Dr. Seidenfeld works at the interface between philosophy and statistics, often concerning myself with problems that involve multiple decision makers. For example, in collaboration with Mark Schervish and Jay Kadane (of CMU's Stats. Dept), we have relaxed the norms of Bayesian theory to permit a unified standard, both for individuals acting as separate decision makers and collectively, in forming a cooperative "group" agent. By contrast, this is an impossibility for strict Bayesian theory.
 
 
 
Professor Sweeney's research spans the fields of anonymity in data, data profiling, data linkage, intelligent tutoring and learning systems and knowledge representation. She is involved in the development of a new area of computer science that she terms computational disclosure control.
 
 
 
Professor Wasserman's research interests include nonparametric inference, multiple testing, asymptotic theory, causality, and applications to astrophysics and genetics.
 
 
 
Dr. Xing's principal research interests lie in the development of machine learning and statistical methodology; especially for building quantitative models and predictive understandings of the evolutionary mechanism, regulatory circuitry, and developmental processes of biological systems, and for building computational intelligence systems involving automated learning, reasoning, and decision-making in open, evolving possible worlds.

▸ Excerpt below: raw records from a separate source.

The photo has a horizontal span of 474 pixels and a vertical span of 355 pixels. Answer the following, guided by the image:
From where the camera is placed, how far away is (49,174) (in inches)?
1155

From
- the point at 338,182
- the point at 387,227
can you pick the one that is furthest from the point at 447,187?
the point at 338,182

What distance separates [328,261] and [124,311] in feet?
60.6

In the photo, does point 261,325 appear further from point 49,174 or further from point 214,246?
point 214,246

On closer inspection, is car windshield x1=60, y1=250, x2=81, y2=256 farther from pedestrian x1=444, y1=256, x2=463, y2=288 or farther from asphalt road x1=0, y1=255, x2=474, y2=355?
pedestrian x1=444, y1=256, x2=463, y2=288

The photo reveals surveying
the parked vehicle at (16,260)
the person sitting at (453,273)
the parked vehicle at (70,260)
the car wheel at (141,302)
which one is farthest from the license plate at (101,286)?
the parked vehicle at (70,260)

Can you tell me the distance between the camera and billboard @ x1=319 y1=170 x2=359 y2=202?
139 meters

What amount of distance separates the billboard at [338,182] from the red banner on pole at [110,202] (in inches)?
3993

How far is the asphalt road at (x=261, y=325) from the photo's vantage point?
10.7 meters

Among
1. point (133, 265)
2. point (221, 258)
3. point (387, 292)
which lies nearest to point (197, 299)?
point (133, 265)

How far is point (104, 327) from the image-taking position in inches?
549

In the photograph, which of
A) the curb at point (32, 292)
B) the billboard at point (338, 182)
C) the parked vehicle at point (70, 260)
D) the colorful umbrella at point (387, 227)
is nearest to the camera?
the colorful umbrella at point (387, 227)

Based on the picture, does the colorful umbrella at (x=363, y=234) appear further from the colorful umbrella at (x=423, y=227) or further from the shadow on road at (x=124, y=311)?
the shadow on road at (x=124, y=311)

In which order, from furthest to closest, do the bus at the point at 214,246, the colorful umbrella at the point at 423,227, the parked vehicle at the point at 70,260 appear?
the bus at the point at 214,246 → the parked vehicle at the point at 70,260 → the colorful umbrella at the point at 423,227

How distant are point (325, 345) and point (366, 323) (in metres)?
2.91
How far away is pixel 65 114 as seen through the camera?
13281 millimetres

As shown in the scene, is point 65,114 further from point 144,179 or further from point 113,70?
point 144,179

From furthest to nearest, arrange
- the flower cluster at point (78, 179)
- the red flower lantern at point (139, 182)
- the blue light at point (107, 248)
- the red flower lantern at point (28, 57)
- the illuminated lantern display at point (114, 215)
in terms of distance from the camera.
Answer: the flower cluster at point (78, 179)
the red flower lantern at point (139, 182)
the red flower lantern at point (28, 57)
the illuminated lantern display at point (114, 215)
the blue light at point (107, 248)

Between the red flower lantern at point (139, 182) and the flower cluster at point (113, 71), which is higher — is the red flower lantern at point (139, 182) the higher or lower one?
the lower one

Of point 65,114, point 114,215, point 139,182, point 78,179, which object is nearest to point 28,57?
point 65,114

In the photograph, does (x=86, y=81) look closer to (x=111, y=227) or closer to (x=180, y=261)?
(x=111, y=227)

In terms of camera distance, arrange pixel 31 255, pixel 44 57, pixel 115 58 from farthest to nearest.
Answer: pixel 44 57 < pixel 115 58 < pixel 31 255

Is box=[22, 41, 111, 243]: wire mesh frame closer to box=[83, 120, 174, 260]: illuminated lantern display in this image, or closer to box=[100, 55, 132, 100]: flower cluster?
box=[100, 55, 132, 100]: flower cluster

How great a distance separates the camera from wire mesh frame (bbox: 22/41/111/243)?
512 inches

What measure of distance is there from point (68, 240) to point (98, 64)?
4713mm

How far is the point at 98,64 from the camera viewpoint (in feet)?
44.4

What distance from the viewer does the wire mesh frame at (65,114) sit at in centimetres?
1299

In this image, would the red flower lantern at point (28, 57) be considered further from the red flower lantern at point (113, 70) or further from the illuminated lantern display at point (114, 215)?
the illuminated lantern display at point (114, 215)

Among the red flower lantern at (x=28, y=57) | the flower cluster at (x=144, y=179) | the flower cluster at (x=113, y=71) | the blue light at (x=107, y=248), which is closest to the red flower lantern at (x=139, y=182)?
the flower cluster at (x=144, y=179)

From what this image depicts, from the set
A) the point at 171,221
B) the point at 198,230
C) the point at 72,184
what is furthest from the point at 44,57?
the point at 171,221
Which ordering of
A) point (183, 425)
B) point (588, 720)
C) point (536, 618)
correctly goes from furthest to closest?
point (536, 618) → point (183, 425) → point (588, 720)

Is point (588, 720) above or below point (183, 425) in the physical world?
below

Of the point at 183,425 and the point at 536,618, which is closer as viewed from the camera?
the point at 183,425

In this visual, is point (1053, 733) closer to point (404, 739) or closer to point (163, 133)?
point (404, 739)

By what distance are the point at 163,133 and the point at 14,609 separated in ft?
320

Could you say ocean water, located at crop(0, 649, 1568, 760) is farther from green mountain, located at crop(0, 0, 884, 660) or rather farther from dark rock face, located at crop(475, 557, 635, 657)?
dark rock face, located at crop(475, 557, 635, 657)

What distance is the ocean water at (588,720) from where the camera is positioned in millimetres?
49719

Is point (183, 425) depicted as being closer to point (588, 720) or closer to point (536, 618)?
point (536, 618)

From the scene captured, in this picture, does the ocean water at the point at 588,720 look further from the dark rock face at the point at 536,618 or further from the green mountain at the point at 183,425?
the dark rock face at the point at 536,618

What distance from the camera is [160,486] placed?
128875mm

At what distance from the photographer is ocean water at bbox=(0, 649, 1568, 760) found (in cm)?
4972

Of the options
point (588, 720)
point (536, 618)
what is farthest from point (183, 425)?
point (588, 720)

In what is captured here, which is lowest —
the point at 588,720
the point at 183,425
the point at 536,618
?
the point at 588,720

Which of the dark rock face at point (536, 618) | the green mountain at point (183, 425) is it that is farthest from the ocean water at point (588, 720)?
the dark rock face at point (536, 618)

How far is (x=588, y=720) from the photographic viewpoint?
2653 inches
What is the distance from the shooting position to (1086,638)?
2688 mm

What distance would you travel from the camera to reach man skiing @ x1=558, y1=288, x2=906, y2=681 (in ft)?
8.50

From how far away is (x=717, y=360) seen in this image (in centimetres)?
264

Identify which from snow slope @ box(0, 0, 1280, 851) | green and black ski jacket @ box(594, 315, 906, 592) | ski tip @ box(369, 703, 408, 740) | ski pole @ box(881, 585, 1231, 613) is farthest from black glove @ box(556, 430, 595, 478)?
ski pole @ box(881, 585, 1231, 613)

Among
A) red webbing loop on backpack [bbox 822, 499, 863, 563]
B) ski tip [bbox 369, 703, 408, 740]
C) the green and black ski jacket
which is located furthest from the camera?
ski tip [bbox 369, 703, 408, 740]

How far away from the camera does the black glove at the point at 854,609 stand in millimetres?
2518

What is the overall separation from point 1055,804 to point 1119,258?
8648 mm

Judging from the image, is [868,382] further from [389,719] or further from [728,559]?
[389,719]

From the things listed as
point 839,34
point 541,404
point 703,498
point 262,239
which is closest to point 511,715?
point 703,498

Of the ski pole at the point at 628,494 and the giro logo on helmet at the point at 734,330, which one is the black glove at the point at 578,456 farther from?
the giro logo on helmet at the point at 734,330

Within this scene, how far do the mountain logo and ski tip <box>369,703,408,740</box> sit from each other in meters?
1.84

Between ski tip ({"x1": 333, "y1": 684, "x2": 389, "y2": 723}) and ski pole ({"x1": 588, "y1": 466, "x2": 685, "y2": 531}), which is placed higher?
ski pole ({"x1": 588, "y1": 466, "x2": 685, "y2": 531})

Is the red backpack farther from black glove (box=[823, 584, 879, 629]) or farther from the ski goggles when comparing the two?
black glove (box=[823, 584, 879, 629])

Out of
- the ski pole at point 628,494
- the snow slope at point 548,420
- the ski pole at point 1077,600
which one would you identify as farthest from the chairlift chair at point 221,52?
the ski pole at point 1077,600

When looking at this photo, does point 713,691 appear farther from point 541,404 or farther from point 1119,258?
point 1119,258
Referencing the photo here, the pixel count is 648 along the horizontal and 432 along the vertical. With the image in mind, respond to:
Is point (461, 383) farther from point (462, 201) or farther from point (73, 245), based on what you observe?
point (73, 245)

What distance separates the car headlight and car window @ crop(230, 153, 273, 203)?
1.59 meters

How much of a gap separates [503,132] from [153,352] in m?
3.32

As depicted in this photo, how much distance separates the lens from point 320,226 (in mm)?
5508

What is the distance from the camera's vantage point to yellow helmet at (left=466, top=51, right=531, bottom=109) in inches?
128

Currently the following major themes are studied in his group: 1) graphical models, Bayesian approaches, inference algorithms, and learning theories for analyzing and mining high-dimensional, longitudinal, and relational data; 2) computational and comparative genomic analysis of biological sequences, systems biology investigation of gene regulation, and statistical analysis of genetic variation, demography and linkage (to diseases); and 3) application of statistical learning in text/image mining, vision, and machine translation.

 
 
 
Dr. Yang's research has centered on statistical classification methods and their applications to a variety of challenging problems in the real world, including automated text categorization and clustering, corpus-based learning for cross-language information retrieval, novel-event detection and tracking from sequential data, information extraction from Internet/Web environments, intelligent email filtering and prioritization, and statistical reasoning based on protein/gene expressions.